The study was designed to explore the feasibility of conducting online expert panels and to examine experimental replicability of their findings. We focused specifically on the issues of expert participation, consensus development, agreement across panels, and participant experiences. We also investigated the effects of the panel size on participation rates and satisfaction with the ExpertLens process used to conduct online panels. Our exploratory study shows that online expert panels may be a practical approach to engaging large and diverse groups of stakeholders in finding consensus on key language issues within an evolving field, such as QI. It also supports the results of previous research showing that virtual panels may potentially expedite the elicitation process, minimize burden on participants, allow the conduct of larger and more diverse panels, and include geographically distributed participants [8, 9].
Overall, CQI stakeholders demonstrated strong commitment to improving CQI language, and the study participation rate was high, with 66% of participants, who did not receive any honoraria, engaging in all phases of the online elicitation. This number compares favorably to both the 45-50% typically expected participation rate in a traditional Delphi study  and the 49% participation rate in a recent online Delphi with just two questions phases .
Moreover, our panelists generally expressed positive attitudes towards an online approach, finding the elicitation process interesting, the online system easy to use, and the discussion component helpful for improving their understanding of the issues and clarifying their positions. Typical average satisfaction scores were equal to, or above, "agreed slightly" on positively worded satisfaction items.
Although participation levels did not vary significantly across the panels of different size, the perception of a two-way information exchange, as measured by the post-completion survey questions, was significantly higher in larger than in smaller panels. Therefore, the number of invited participants in online consensus panels may need to be higher than in traditional panels to ensure that the critical mass of participants is achieved not only during the questions but also during the discussion phases . On the one hand, inviting a larger number of panelists may increase the panel's representativeness  and allow for exploring the differences not only between, but also within stakeholder groups. On the other hand, our largest panel (n = 40) was still of a size we considered reasonable for engaging a high percent of panelists in the discussion; having a very large number of panelists might have a deleterious effect on discussion participation.
Finally, our study suggests that the online approach can be used to conduct multiple parallel panels to test for the reproducibility of panel conclusions. In this study, the level of agreement between panels was fair as measured by four-way kappa [28, 29], and roughly a quarter of all potential features was judged important by all four panels. The comparison across panels is crucial information when evaluating the potential replicability of panel decisions and provides an indication of the degree of confidence in the robustness of decisions across panels. By the end of Phase III, all four panels agreed on the status of five out of eleven CQI features. The data feedback and discussion features of the online system appeared to reduce MAD-M values (i.e., increase the level of agreement) between Phase I and Phase III without forcing participants into consensus. By virtue of answering the same questions twice and discussing their perspectives, all four panels agreed on the importance of three out of eleven features to the definition of CQI, and on the lack of importance of two other features.
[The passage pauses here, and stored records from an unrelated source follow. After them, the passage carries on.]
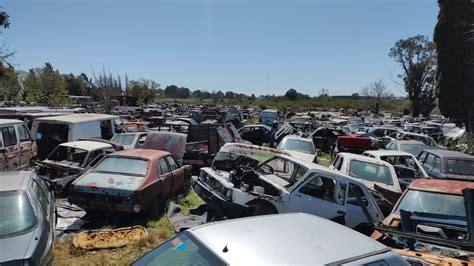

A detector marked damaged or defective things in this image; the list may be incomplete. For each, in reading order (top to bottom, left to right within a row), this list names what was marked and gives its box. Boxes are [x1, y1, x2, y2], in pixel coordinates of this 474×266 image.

dented door [0, 126, 20, 170]
wrecked car [0, 118, 37, 170]
wrecked car [0, 171, 54, 264]
crushed car [35, 139, 123, 195]
wrecked car [36, 139, 123, 195]
rusty metal sheet [74, 171, 143, 194]
wrecked car [67, 149, 193, 217]
rusty car [67, 149, 193, 217]
crushed car [67, 149, 193, 217]
rusty metal sheet [143, 131, 187, 163]
wrecked car [132, 212, 408, 266]
wrecked car [191, 154, 384, 233]
crushed car [193, 154, 386, 233]
wrecked car [372, 179, 474, 264]
rusty metal sheet [410, 179, 474, 195]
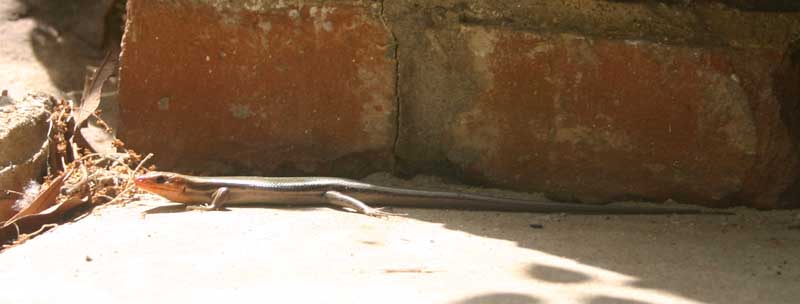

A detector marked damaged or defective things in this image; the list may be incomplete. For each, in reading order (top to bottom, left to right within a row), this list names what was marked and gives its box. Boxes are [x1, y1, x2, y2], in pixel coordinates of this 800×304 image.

brick mortar crack [378, 0, 404, 171]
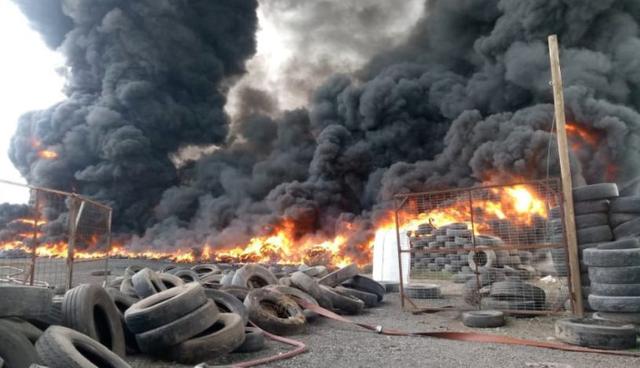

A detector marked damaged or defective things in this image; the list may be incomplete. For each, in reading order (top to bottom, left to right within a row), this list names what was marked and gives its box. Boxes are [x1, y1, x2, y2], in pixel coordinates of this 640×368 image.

rusty fence frame [392, 178, 576, 316]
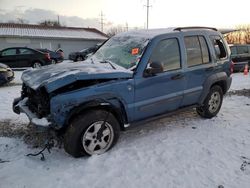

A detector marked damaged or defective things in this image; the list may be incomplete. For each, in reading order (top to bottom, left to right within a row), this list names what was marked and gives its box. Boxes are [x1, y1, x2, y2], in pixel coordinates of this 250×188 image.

damaged jeep liberty [13, 26, 232, 157]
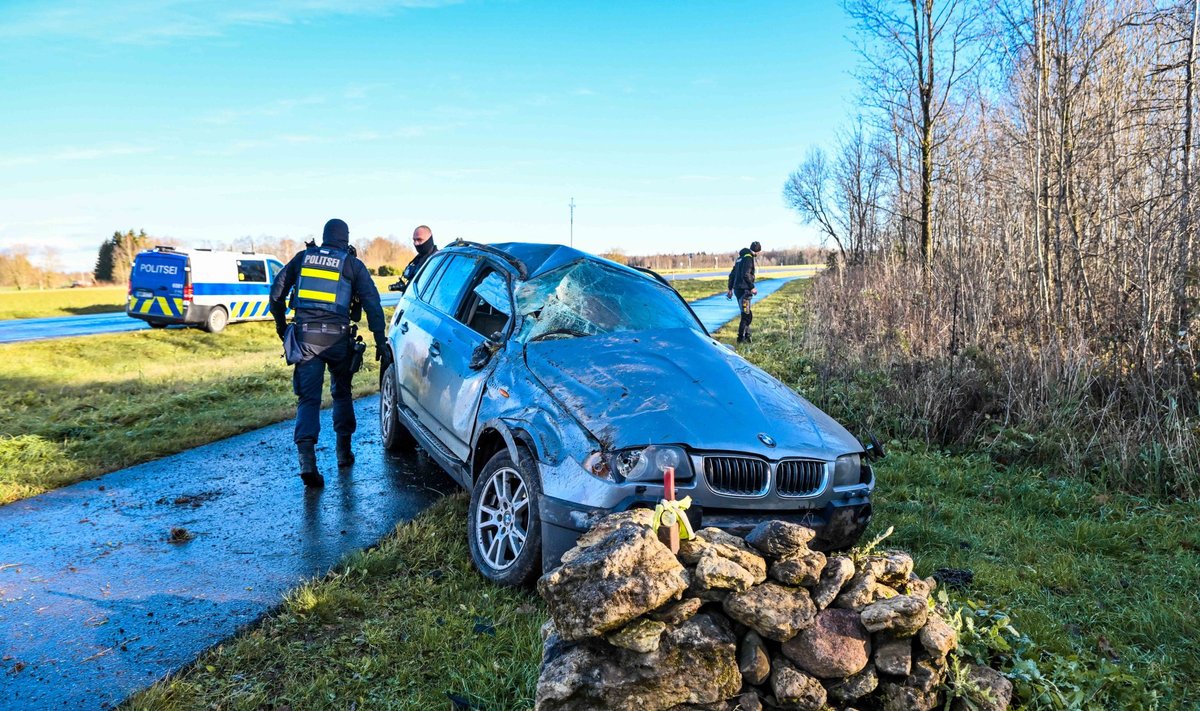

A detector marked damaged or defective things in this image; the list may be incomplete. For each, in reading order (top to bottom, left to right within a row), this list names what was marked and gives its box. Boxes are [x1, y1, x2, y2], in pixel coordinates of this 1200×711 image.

shattered windshield [516, 260, 700, 341]
crashed silver suv [376, 241, 873, 586]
While our study illustrates the feasibility of conducting online expert panels, it, nonetheless, has some limitations. In terms of panel size, our results reflect only a modest panel size range; we did not test extremely small or large sizes. Furthermore, we do not know how well we represented QI researchers versus QI practitioners in our sample, because we only can categorize those who actually signed up to participate; however, our Phase I response rate of 77% does not suggest a high level of bias in this regard. Finally, in terms of achieved participation rates and panel results, the findings may primarily reflect the dedication of CQI stakeholders and may not apply to other topics and applications. Previous studies using this online approach , however, also indicate that this process can help obtain input from large, diverse, and geographically dispersed groups of stakeholders who try to foster exchange and find consensus on often controversial topics and policy questions. Nonetheless, further experimental research is necessary to validate these findings.